The premise of the study is to understand the implications of multiple testing in the context of HIV data. The analysis will determine if certain biological attributes of an individual affect the rate of HIV infection. The complete data set comes from a STEP trial of the MRKAd5 vaccine, but the portion of the dataset under consideration consists of six covariates of biomarker data from the vaccinated subjects. A biomarker is a quantitative measure of the presence of a certain biological trait in an individual. The dependent variables are the biomarkers that may or may not affect the rate of infection. The outcome variable is an indicator variable that indicates whether or not the individual is infected with HIV after receiving the treatment.

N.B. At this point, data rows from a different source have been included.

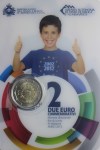 SAN MARINO 2 EURO 2012 FDC IN FOLDER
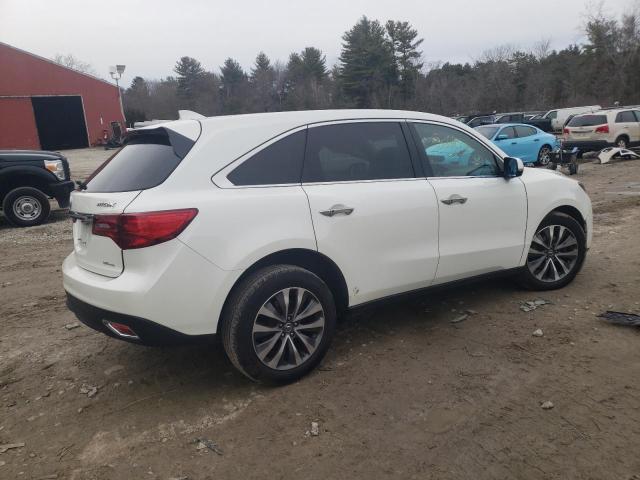 5FRYD4H44GB008070 - 2016 ACURA MDX TECHNOLOGY WHITE photo 3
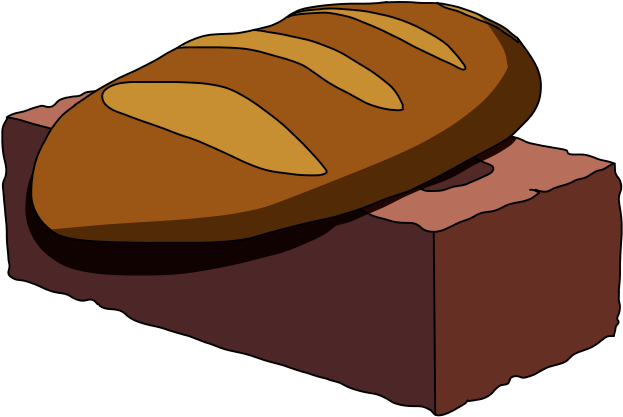 A Piece Of Bread On A Brick By Coulrocarnivalesque - Potato Bread (737x516)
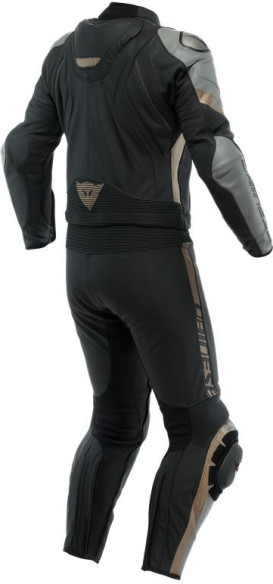 Combinezon Moto Piele Avro 4 2Pcs Black-Matt Charcoal-Gray Tibetan-Platinum 23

The original researchers published a paper using this data that analyzed vaccine efficacy using frequentist methods. Last semester, I replicated their analyses and fit a logistic regression. Similarly to the researchers, I found that two of the six biomarkers were significant in predicting HIV infection based on the frequentist results. This semester, I am exploring Bayesian methods to analyze the biomarker data.
For the Bayesian analysis, I am using a multivariate normal prior centered at zero. I want to use an improper uniform prior but R cannot compute marginal likelihoods using this prior. Therefore, I will make my prior as vague as possible, with a large variance and small precision. Using my prior and likelihood, I will be able to calculate the marginal likelihood of the model. Because I have 6 biomarkers, I have 32 different combinations of the variables and 32 models to choose from. The Bayesian model selection component consists of computing the marginal likelihood for each of the 32 models to determine which model is most apt.